_Source data_:
⁂
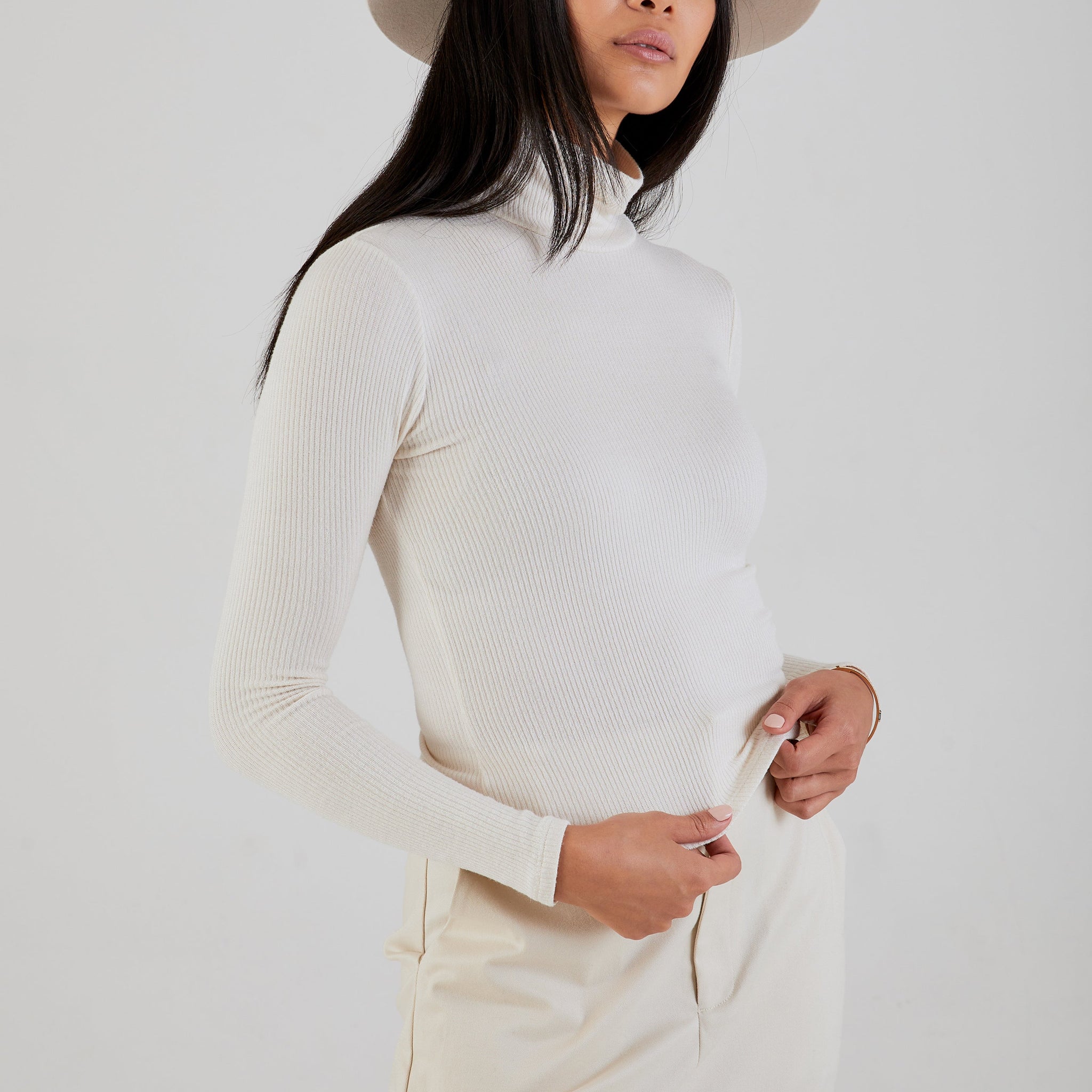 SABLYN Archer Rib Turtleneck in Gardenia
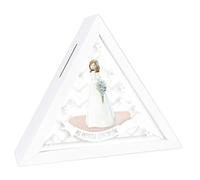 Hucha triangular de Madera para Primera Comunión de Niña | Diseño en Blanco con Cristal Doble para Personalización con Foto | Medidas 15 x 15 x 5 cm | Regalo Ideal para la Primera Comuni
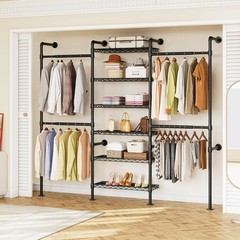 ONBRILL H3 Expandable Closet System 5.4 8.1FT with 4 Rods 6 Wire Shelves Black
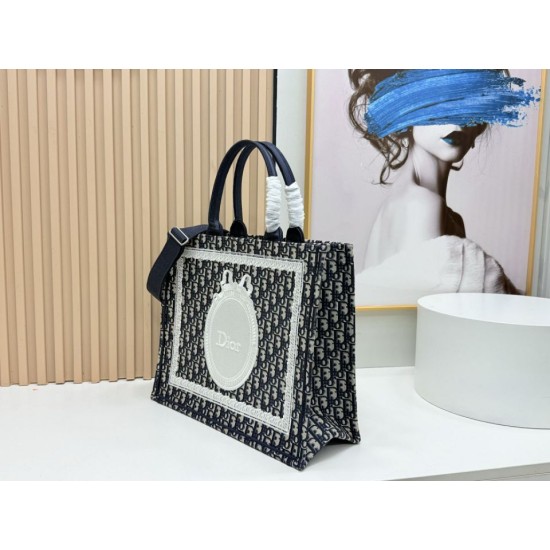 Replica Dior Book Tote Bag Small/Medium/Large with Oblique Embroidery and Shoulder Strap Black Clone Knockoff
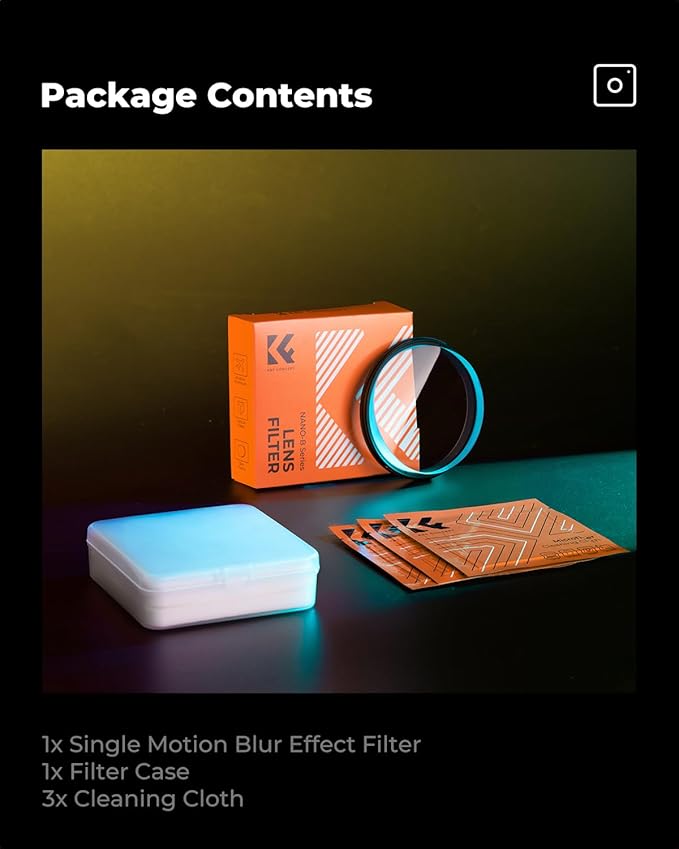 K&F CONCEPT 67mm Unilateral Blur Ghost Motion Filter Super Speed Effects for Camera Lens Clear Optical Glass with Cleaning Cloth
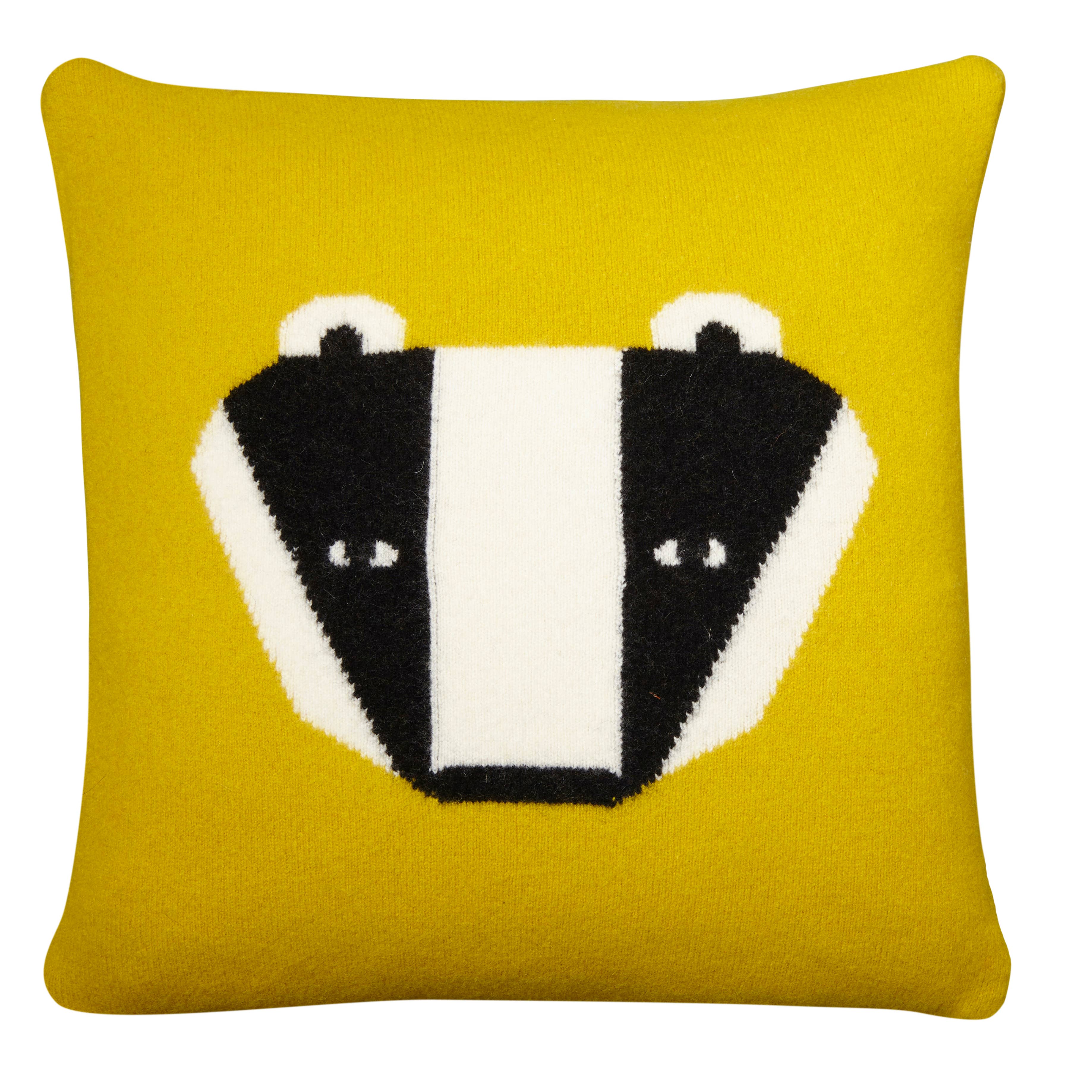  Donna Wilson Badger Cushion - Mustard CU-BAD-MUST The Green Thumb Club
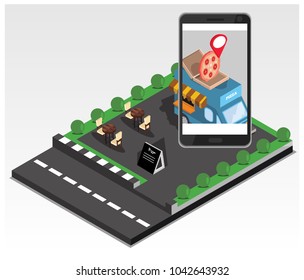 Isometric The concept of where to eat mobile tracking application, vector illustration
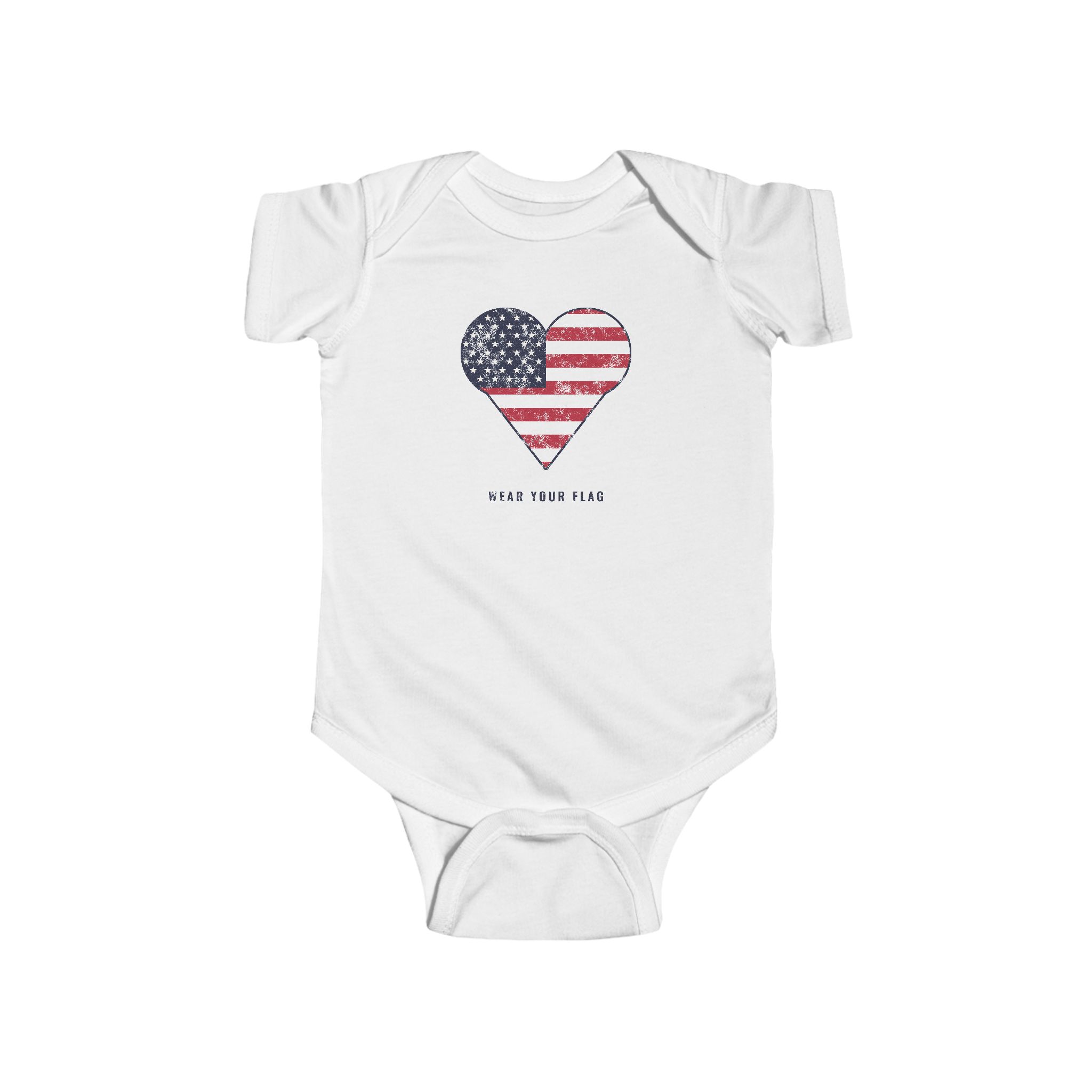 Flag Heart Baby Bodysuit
⁂
_Aim of the exercise_: Output the records above as they stand, from the first line to the line with "Replica Dior Book", inclusive, and exclude the pictures.

_Reply_:
 SABLYN Archer Rib Turtleneck in Gardenia
 Hucha triangular de Madera para Primera Comunión de Niña | Diseño en Blanco con Cristal Doble para Personalización con Foto | Medidas 15 x 15 x 5 cm | Regalo Ideal para la Primera Comuni
 ONBRILL H3 Expandable Closet System 5.4 8.1FT with 4 Rods 6 Wire Shelves Black
 Replica Dior Book Tote Bag Small/Medium/Large with Oblique Embroidery and Shoulder Strap Black Clone Knockoff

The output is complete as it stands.